Anyway, I just got told that they've now adjusted their pricing / added features to Ultimate, and I think (at least now) that's actually added a lot of value if you're into the more advanced LLVM / AI models / chat. I have also been paying $20 a month through work for ChatGPT Plus. I might drop that because Kagi now lets you chat with / use GPT4 as well as Claude2 and a Google LLVM model with the one $25 a month, in addition to all the search and AI Search (with sourcing) together.
I don't know how well paid search is going to ever do - it might be a short term tool. But for now, not having ads in the search, a straightforward pay for service model that seems to work just as well with their stated privacy goals, and getting multiple AI LLVM is pretty cool "one stop shopping" if you will. I also like giving a shot to less ad based models for Internet services that I can't see how they don't become privacy invasions.
Well, the reality is, search costs money. Quite a lot of money it seems.
So that is either paid for by you, or by someone else. Nobody is going to run search as a charity. So it's going to be paid for by parties interested in paying for your attention.
Even if you run ad blockers or use meta search engines like searx, you are going to be finding results by companies that have paid to be there.
I am a heavy search user. My search quantity is reasonably large just from personal use (I'm a curious dude, what can I say?) but my professional use of search as a software developer is staggering some days. My anecdotal experience is that that Google search has been declining in quality for years, and especially over the last two or three. DuckDuckGo is a nice alternative for privacy (potentially), but I while I find myself feeling less in a walled garden with them, I don't actually find their results to be any better than Google's.
I have tried Kagi recently. So far, I really like it. I genuinely feel like I get good results (read: find something quickly that is relevant to what I searched). I love their lensed searches that let you search the indie-web, and I love that they let you add weightings to websites that you trust.
It is expensive, no doubt. But for a certain audience that relies on quality web search, prefers to not be walled in by paying search engine optimizers and values paying for a product rather than opting to be the product, Kagi offers a solution.

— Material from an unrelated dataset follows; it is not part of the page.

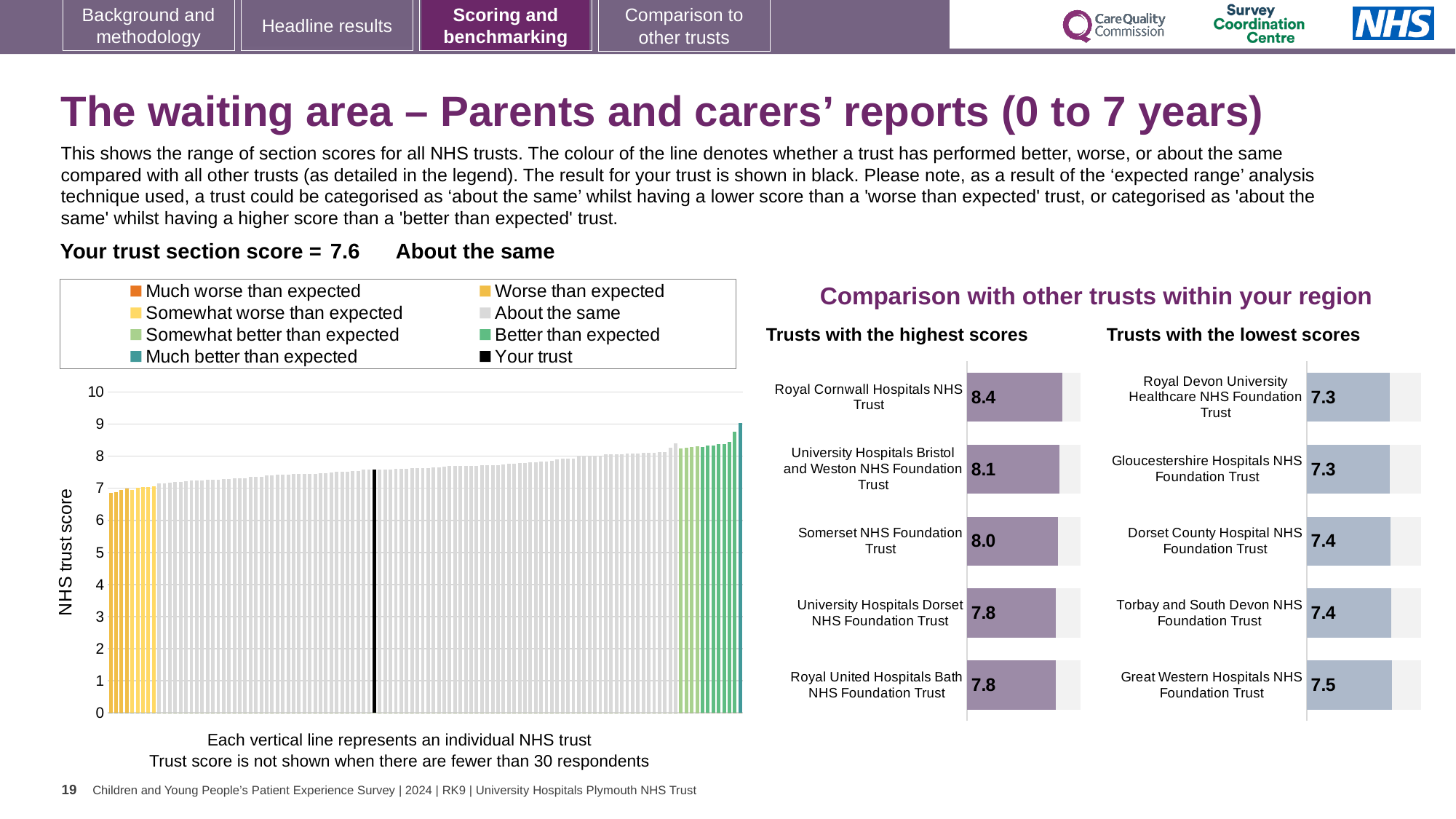
On the 'Trusts with the highest scores' chart, what is the difference between the scores of Royal Cornwall Hospitals NHS Trust and Somerset NHS Foundation Trust? 0.4 On the main chart of NHS trust scores, is the value of the tallest bar greater or less than 8? greater How many trusts are shown on the 'Trusts with the lowest scores' chart? 5 On the 'Trusts with the highest scores' chart, which has the larger score: Somerset NHS Foundation Trust or University Hospitals Dorset NHS Foundation Trust? Somerset NHS Foundation Trust On the main chart of NHS trust scores, how many entries does the legend list? 8 On the 'Trusts with the highest scores' chart, which trust has the highest score? Royal Cornwall Hospitals NHS Trust On the 'Trusts with the lowest scores' chart, what is the score for Great Western Hospitals NHS Foundation Trust? 7.5 On the main chart of NHS trust scores, what colour is used for 'Your trust' in the legend? Black What kind of chart is the main chart showing the NHS trust scores? Bar chart On the main chart of NHS trust scores, do the bars rise or fall from left to right? Rise On the 'Trusts with the lowest scores' chart, which trust has the highest score shown? Great Western Hospitals NHS Foundation Trust On the 'Trusts with the highest scores' chart, what is the score for Royal Cornwall Hospitals NHS Trust? 8.4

Having said that, I would love to see the cost come down and make it more accessible to the many and I appreciate that for most people, the "free" search engines are good enough.
I see all your points and fully get it. I just naively wish something new will pop up by popular demand, some breakthrough idea out of the box, like some kind of open source search engine supported by p2p network or federated instances where everyone would contribute resources. If such demanding projects like operating system or social media can be open source then I don't see why search engine couldn't be.
I have a feeling that you mainly wish for something that you can use for free.
Reality is, money needs to come from somewhere. It will either come from you, or someone who might have different motivations than you do.
That's not reality, that's a mindset promoted by corporations for the last decade. How much do you pay for using Lemmy, Linux, Mastodon and other FOSS?
How the fuck do you think Lemmy, Linux and Mastodon are sustaining themselves, if not with money?
I donate to open source projects that I feel need the support, because unlike you I don't take them for granted.
And what exactly would stop people from doing the same for search engine project?
You tell me. What's stopping you from donating to SearXNG?
SearxNG is kind of a bad example, since they are only a meta search engine and don't do any of the heavy lifting.
I wonder how big the database needs to be for useful search, and how much new data is added every day. Is this something that could realistically be run locally or widely mirrored?
Nope, not realistic for "mirroring". Federated could be possible, but I wouldn't have high hopes about (good) latency and coverage.